Historical Development

Americans and Hawai'ians influenced one another long before Hawai'i became part of the United States. From the first days of European contact in 1778, the islands captured Americans’ imagination, compelling missionaries from New England to travel there to convert the people to Christianity. A Hawai'ian diaspora likewise followed, with a few Hawai'ians taking jobs aboard whaling ships, moving to the mainland United States, and even fighting in the U.S. Civil War.

But a greater association between the islands and the United States occurred once haoles overthrew Queen Liliuokalani in 1893 and sought annexation to the United States.
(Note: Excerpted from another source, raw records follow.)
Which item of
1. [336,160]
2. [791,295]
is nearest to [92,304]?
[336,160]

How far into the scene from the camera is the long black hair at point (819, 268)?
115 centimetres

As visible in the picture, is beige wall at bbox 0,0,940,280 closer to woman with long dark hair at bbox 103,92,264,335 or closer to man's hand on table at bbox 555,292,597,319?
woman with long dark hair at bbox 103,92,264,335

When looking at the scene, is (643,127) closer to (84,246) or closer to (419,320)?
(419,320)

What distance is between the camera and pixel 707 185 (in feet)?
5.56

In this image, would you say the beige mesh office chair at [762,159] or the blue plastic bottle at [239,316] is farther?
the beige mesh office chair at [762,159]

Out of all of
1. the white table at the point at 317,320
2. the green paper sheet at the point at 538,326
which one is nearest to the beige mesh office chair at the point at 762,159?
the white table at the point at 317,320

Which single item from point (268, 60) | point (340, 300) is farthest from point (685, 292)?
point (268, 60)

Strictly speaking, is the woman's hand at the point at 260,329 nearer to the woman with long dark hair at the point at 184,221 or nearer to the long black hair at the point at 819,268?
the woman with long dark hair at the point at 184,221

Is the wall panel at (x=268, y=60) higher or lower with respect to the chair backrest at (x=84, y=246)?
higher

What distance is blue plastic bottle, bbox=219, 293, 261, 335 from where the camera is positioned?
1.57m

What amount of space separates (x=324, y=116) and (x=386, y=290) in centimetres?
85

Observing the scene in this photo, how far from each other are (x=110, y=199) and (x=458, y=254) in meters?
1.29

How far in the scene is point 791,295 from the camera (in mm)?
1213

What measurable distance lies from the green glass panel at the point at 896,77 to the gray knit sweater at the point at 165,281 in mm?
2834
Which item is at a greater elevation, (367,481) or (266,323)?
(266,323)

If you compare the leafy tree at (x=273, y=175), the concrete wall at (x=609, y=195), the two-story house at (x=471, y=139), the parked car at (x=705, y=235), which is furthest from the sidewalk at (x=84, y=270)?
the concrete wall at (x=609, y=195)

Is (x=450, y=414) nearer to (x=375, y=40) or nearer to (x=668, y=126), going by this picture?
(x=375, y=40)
Although native Hawai'ians protested, along with others on the mainland, annexationists argued that whites controlled the local government and that affiliation with the United States was necessary to prevent Japan from overtaking the isles. Once the Spanish-American War commenced, haoles and their allies successfully persuaded American legislators that the islands were essential to American success. Even so, an official treaty was never passed and Hawai'i instead became a part of the United States via the Newlands Resolution in 1898, which required only a majority of votes in both houses of Congress to annex the islands.

Although Native Hawai'ians initially provided most of the labor for the haoles’ booming sugar and pineapple plantations, their population rapidly declined because of their lack of immunity to new diseases. Haoles therefore encouraged the immigration of people from China, Japan, Portugal, Scotland, Germany, Russia, Spain, India, and other parts of the world to replenish their workforce. Ten years before annexation, approximately 45 percent of the population claimed Hawai'ian heritage, with 14 percent coming from Japan, an equivalent percentage from Portugal, 19 percent who were Chinese, 6 percent white, and a few people from other parts of the world. Three decades later, even as U.S. exclusion laws began restricting who could immigrate to the isles, Hawai'i had become even more diverse, with people of Japanese descent becoming the dominant ethnic group (43 percent) and Filipinos, Koreans, and Puerto Ricans joining the existing mix of peoples.
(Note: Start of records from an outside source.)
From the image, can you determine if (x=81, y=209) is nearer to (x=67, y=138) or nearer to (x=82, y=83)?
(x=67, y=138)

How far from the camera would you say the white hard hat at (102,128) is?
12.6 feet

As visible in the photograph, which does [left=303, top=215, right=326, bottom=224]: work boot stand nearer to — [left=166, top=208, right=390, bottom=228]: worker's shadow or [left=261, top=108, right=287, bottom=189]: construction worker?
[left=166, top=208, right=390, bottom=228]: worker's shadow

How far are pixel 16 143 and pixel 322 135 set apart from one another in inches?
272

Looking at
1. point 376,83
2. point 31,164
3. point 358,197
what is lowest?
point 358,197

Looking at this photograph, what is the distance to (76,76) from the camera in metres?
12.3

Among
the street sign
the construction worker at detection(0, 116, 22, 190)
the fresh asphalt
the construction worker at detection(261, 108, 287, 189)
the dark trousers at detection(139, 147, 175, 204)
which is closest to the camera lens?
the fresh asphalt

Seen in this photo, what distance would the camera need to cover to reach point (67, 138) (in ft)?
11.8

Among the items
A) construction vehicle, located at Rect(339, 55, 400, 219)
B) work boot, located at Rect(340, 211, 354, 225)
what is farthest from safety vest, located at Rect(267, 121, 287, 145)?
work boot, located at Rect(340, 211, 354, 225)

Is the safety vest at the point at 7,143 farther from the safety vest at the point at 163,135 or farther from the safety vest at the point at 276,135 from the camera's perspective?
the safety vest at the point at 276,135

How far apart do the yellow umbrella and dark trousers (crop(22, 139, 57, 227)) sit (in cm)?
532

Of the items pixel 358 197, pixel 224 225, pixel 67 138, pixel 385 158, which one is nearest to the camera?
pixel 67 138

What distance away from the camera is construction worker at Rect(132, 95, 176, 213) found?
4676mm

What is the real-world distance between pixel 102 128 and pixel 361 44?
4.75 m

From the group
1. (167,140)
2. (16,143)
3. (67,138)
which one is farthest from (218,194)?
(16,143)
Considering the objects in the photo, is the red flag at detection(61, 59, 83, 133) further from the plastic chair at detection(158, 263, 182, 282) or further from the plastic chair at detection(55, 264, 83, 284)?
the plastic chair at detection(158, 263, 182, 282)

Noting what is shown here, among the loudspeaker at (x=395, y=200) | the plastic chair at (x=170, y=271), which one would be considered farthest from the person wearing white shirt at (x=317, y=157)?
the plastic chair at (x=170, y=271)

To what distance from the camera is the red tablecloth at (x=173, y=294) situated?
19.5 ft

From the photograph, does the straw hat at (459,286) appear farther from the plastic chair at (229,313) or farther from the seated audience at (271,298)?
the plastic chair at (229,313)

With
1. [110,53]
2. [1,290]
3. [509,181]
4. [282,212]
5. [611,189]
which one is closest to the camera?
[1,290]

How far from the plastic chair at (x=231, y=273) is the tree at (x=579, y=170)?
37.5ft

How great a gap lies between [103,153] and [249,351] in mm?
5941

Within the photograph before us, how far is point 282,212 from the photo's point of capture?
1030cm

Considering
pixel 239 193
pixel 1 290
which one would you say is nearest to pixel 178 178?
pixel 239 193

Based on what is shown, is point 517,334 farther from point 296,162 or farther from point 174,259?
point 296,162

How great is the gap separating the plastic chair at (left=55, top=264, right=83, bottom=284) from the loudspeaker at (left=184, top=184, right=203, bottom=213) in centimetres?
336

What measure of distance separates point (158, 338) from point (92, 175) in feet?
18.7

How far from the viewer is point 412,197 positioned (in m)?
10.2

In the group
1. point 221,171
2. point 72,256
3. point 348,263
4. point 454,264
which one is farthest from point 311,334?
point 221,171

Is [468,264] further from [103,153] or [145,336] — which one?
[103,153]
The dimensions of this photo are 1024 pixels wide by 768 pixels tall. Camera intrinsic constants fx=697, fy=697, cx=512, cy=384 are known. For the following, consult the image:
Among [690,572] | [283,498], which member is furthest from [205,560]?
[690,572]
Impact on Multiculturalism

Prior to statehood, the haole population dominated the island as they maintained control of the most arable land and access to markets. Although they heeded some concerns of the Native Hawai'ian citizen-voters, haoles held more influence with mainland government officials who had the authority to make political appointments. U.S. naturalization laws prevented Chinese, Japanese, and other Asian immigrants from becoming citizens and thus from voting or holding major offices. Over time, this restriction mattered less to the immigrants because their U.S.-born children were citizens who could exercise voting rights when they came of age.